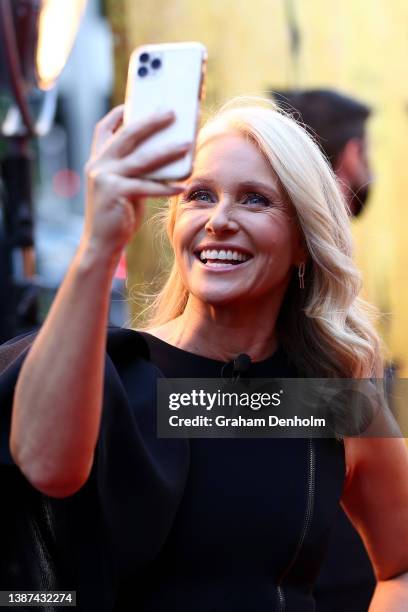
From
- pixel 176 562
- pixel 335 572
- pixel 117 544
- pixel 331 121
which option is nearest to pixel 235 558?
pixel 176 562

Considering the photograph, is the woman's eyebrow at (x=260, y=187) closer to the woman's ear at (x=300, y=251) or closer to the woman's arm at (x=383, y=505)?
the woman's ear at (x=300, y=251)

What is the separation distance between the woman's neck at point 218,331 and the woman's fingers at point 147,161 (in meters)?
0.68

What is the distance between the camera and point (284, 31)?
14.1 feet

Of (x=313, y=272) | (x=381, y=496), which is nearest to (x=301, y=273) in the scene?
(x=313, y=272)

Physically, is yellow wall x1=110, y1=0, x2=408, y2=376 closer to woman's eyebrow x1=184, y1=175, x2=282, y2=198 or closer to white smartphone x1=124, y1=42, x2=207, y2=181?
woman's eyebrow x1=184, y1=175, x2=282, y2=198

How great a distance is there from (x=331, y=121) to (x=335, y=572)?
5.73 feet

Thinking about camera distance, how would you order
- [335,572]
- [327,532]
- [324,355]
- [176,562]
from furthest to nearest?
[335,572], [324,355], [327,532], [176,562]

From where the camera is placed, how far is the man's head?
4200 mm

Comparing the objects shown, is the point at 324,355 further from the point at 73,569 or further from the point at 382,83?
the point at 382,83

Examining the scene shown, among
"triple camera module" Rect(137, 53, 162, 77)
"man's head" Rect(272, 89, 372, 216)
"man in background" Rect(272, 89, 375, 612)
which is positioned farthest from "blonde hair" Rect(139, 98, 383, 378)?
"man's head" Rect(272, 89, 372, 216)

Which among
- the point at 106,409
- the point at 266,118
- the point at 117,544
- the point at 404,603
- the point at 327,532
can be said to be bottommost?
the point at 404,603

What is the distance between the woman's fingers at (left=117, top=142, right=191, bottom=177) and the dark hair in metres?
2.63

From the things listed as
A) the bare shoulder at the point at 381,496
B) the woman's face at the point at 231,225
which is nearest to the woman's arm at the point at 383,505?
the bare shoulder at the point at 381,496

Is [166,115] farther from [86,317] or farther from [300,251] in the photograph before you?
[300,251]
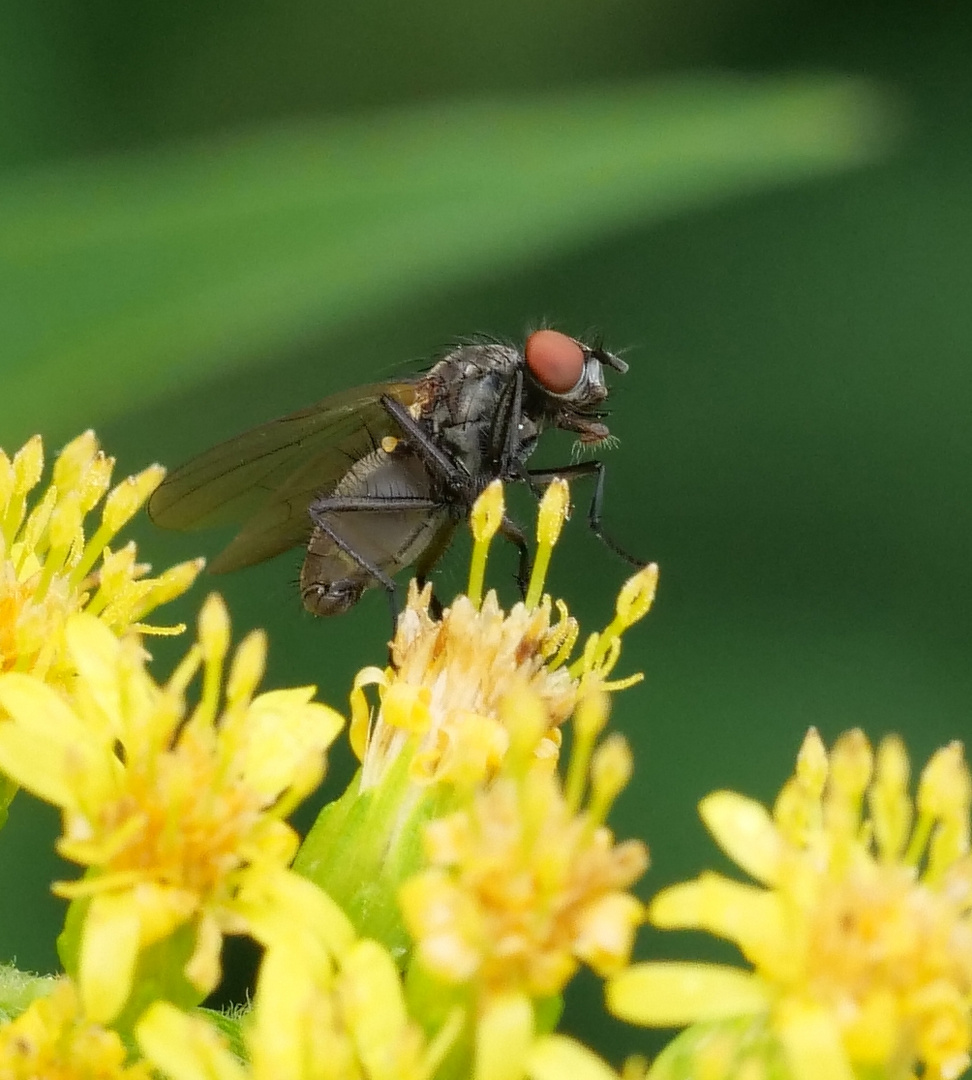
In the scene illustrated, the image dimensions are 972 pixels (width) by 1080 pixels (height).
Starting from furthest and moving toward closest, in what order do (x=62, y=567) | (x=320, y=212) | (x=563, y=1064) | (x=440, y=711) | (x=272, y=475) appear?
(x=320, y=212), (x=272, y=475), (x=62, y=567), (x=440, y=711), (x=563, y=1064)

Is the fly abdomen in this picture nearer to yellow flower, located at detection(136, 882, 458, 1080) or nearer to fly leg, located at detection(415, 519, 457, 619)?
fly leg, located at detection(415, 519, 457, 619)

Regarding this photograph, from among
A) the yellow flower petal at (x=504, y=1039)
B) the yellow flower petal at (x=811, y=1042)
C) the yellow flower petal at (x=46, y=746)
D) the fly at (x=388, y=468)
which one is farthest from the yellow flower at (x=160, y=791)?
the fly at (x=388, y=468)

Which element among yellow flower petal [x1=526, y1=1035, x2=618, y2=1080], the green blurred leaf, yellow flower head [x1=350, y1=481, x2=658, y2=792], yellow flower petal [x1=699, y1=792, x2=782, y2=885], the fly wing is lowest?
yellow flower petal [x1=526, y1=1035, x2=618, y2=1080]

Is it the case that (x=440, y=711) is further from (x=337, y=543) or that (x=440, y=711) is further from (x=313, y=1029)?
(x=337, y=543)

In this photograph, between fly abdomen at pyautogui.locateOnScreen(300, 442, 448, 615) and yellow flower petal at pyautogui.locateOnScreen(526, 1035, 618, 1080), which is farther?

# [TASK DETAILS]
Render every line of the listing above as a numbered list. Omit blank lines and the pictures.

# [CORRECT RESULT]
1. From
2. - pixel 176 562
3. - pixel 335 572
4. - pixel 117 544
5. - pixel 331 121
6. which option is nearest to pixel 235 558?
7. pixel 176 562
8. Considering the photograph, is the woman's eyebrow at (x=260, y=187) closer to the woman's ear at (x=300, y=251) or closer to the woman's arm at (x=383, y=505)?
9. the woman's ear at (x=300, y=251)
10. What is the separation distance between the woman's neck at point 218,331 and the woman's fingers at point 147,161 (in meters)?
11. 0.68
12. What is the distance between the camera and point (284, 31)?
13. 14.1 feet
14. Of (x=313, y=272) | (x=381, y=496), which is nearest to (x=301, y=273) in the scene?
15. (x=313, y=272)
16. Physically, is yellow wall x1=110, y1=0, x2=408, y2=376 closer to woman's eyebrow x1=184, y1=175, x2=282, y2=198 or closer to white smartphone x1=124, y1=42, x2=207, y2=181?
17. woman's eyebrow x1=184, y1=175, x2=282, y2=198
18. How great a distance is there from (x=331, y=121) to (x=335, y=572)?
19. 5.73 feet
20. Thinking about camera distance, how would you order
21. - [335,572]
22. - [327,532]
23. - [324,355]
24. - [176,562]
25. from furthest to nearest?
26. [335,572], [324,355], [327,532], [176,562]
27. From where the camera is placed, how far is the man's head?
28. 4200 mm
29. Comparing the objects shown, is the point at 324,355 further from the point at 73,569 or further from the point at 382,83?
30. the point at 382,83
31. Examining the scene shown, among
32. "triple camera module" Rect(137, 53, 162, 77)
33. "man's head" Rect(272, 89, 372, 216)
34. "man in background" Rect(272, 89, 375, 612)
35. which is positioned farthest from "blonde hair" Rect(139, 98, 383, 378)?
36. "man's head" Rect(272, 89, 372, 216)
37. Which among
38. - the point at 106,409
39. - the point at 266,118
40. - the point at 117,544
41. - the point at 404,603
42. - the point at 327,532
43. can be said to be bottommost?
44. the point at 404,603
45. What is the distance between the woman's fingers at (left=117, top=142, right=191, bottom=177) and the dark hair in metres?
46. 2.63
47. From the things listed as
48. A) the bare shoulder at the point at 381,496
49. B) the woman's face at the point at 231,225
50. which is nearest to the woman's arm at the point at 383,505?
51. the bare shoulder at the point at 381,496
52. Is [166,115] farther from [86,317] or farther from [300,251] in the photograph before you?
53. [300,251]
54. In the scene illustrated, the image dimensions are 972 pixels (width) by 1080 pixels (height).
55. Starting from furthest and moving toward closest, in what order do (x=62, y=567) | (x=320, y=212) | (x=563, y=1064) | (x=440, y=711) | (x=272, y=475) appear?
56. (x=320, y=212), (x=272, y=475), (x=62, y=567), (x=440, y=711), (x=563, y=1064)
57. Is the fly abdomen in this picture nearer to yellow flower, located at detection(136, 882, 458, 1080) or nearer to fly leg, located at detection(415, 519, 457, 619)?
58. fly leg, located at detection(415, 519, 457, 619)
59. Regarding this photograph, from among
60. A) the yellow flower petal at (x=504, y=1039)
61. B) the yellow flower petal at (x=811, y=1042)
62. C) the yellow flower petal at (x=46, y=746)
63. D) the fly at (x=388, y=468)
64. which one is farthest from the yellow flower at (x=160, y=791)?
65. the fly at (x=388, y=468)
66. Which element among yellow flower petal [x1=526, y1=1035, x2=618, y2=1080], the green blurred leaf, yellow flower head [x1=350, y1=481, x2=658, y2=792], yellow flower petal [x1=699, y1=792, x2=782, y2=885], the fly wing is lowest?
67. yellow flower petal [x1=526, y1=1035, x2=618, y2=1080]
68. Is it the case that (x=440, y=711) is further from (x=337, y=543) or that (x=440, y=711) is further from (x=313, y=1029)?
69. (x=337, y=543)
70. In this photograph, between fly abdomen at pyautogui.locateOnScreen(300, 442, 448, 615) and yellow flower petal at pyautogui.locateOnScreen(526, 1035, 618, 1080), which is farther?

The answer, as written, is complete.